Amartya wants to invest ₹ 45,000 in Indira Vikas Patra (IVP) and in Public Provident fund (PPF). He wants to invest at least ₹ 10,000 in PPF and at least ₹ 5000 in IVP. If the rate of interest on PPF is 8% per annum and that on IVP is 7% per annum.

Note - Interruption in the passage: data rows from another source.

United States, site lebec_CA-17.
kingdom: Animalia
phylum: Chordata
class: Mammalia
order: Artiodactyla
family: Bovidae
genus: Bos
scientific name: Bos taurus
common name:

Formulate the above problem as LPP to determine maximum yearly income.
Solution: Let x be the amount (in ₹) invested in IVP and y be the amount (in ₹) invested in PPF.
x ≥ 0, y ≥ 0
As per the given condition, x + y ______ 45000
He wants to invest at least ₹ 10,000 in PPF.
∴ y ______ 10000
Amartya wants to invest at least ₹ 5000 in IVP.
∴ x ______ 5000
Total interest (Z) = ______
The formulated LPP is
Maximize Z = ______ subject to
______
Solve the following LPP graphically:
Maximize Z = 9x + 13y subject to constraints
2x + 3y ≤ 18, 2x + y ≤ 10, x ≥ 0, y ≥ 0
Solution: Convert the constraints into equations and find the intercept made by each one of it.
| Inequation | Equation | X intercept | Y intercept | Region |
| 2x + 3y ≤ 18 | 2x + 3y = 18 | (9, 0) | (0, ___) | Towards origin |
| 2x + y ≤ 10 | 2x + y = 10 | ( ___, 0) | (0, 10) | Towards origin |
| x ≥ 0, y ≥ 0 | x = 0, y = 0 | X axis | Y axis | ______ |
The feasible region is OAPC, where O(0, 0), A(0, 6),
P( ___, ___ ), C(5, 0)
The optimal solution is in the following table:
| Point | Coordinates | Z = 9x + 13y | Values | Remark |
| O | (0, 0) | 9(0) + 13(0) | 0 | |
| A | (0, 6) | 9(0) + 13(6) | ______ | |
| P | ( ___,___ ) | 9( ___ ) + 13( ___ ) | ______ | ______ |
| C | (5, 0) | 9(5) + 13(0) | ______ |
∴ Z is maximum at __( ___, ___ ) with the value ___.
A linear function z = ax + by, where a and b are constants, which has to be maximised or minimised according to a set of given condition is called a:-
Graphical solution set of the inequations x ≥ 0 and y ≤ 0 lies in ______ quadrant.